Toni Bernhard ist die Autorin von drei preisgekrönten Büchern: How to Be Sick: A Buddhist-Inspired Guide for the Chronically Ill and Their Caregivers (jetzt in einer überarbeiteten und aktualisierten Version erhältlich), How to Wake Up: A Buddhist-Inspired Guide to Navigating Joy and Sorrow, und How to Live Well with Chronic Pain and Illness: A Mindful Guide. Bevor sie krank wurde, war sie Jura-Professorin und Studiendekanin an der University of California in Davis. Ihr beliebter Blog  “Turning Straw Into Gold” wird von Psychology Today online veröffentlicht. Besuche ihre Website unter www.tonibernhard.com.

Meine Rezension ihres ersten, auch auf deutsch erschienenen Buches findest du hier: Buchvorstellung: Das wird schon wieder?
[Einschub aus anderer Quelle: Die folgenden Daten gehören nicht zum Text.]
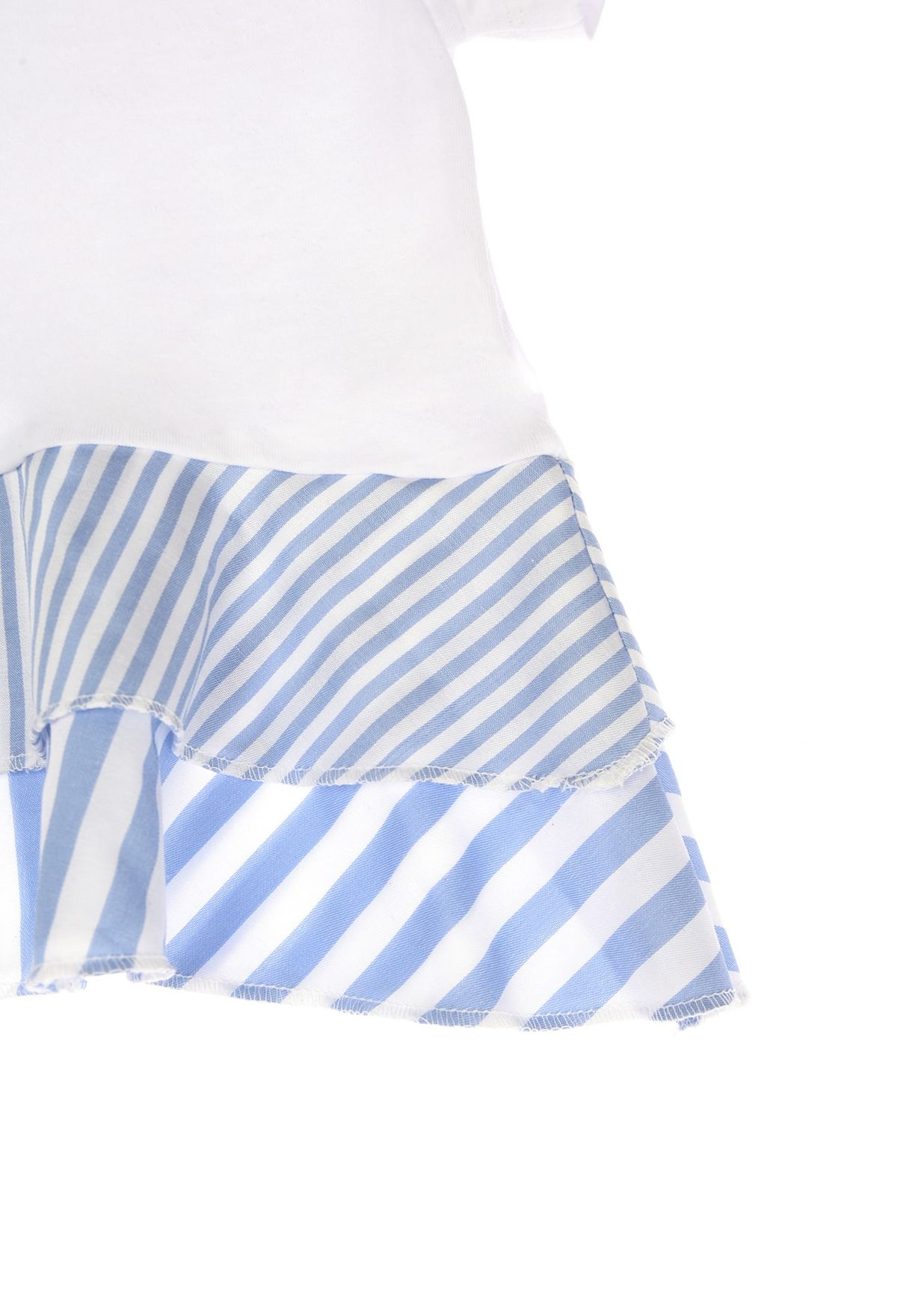 Kids Stripe Detail Top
Für mich ist mit die größte Bürde unsichtbarer Erkrankungen, bei Arztbesuchen nicht ernst genommen zu werden. In meinem Beitrag Herausforderung Arztbesuch findest du meine Tipps und Strategien dazu.

2 Comments

  • Vera

    Jahrzehnte liegen zurück,
    gesund war ich nie.
    Geglaubt wurde
    sie lernt nicht,simuliert, spinnt.

    Ich habe Abstand gehabt
    keine Nähe, ich war so nicht gewollt;
    und mir den Abstand erhalten.

    Ich wollte die nicht um mich haben, zu welchem Zweck.
    Es geht mir gut, ohne sie.
    Ich schätze die Wahrhaftigkeit.

    Ich habe mich immer schön gemacht
    Zum Ausgehen zu müde,
    wenn ich auf bin
    sehe ich aus, als ginge ich aus.

    Ich gehe aus – für mich.
    Alles passt – alles sitzt.

    Kalenderspruch:
    “ Wer sich nicht selbst liebt,
    kann keinen anderen lieben.“

    Lass‘ sie ungläubig bleiben.
    Halte Dich fern.
    Vergeude diese Energie nicht.

    Sei für Dich und diejenigen,
    die an Dich glauben, da.
    Zwei Menschen genügen.
    Du wirst eine gute Zeit haben.

    Auch wenn das rouge verschmiert.

    ☆ミ

    • Elisa

      Liebe Vera,
      Danke für deine Erfahrungen – wieder in so schönen Worten.
      Ja, es kostet eigentlich zu viel Energie, sich darüber Gedanken zu machen, was andere denken. Ich mache das zum Glück auch immer weniger – es muss für mich passen, nicht für andere.

      Schwierig ist es manchmal, wenn ich bei einem neuen Arzt oder einer Ärztin sitze, und zu gesund aussehe – auch Ärzt*innen beurteilen viel über den äußeren Eindruck und glauben dann nicht, dass ich wirklich so krank bin.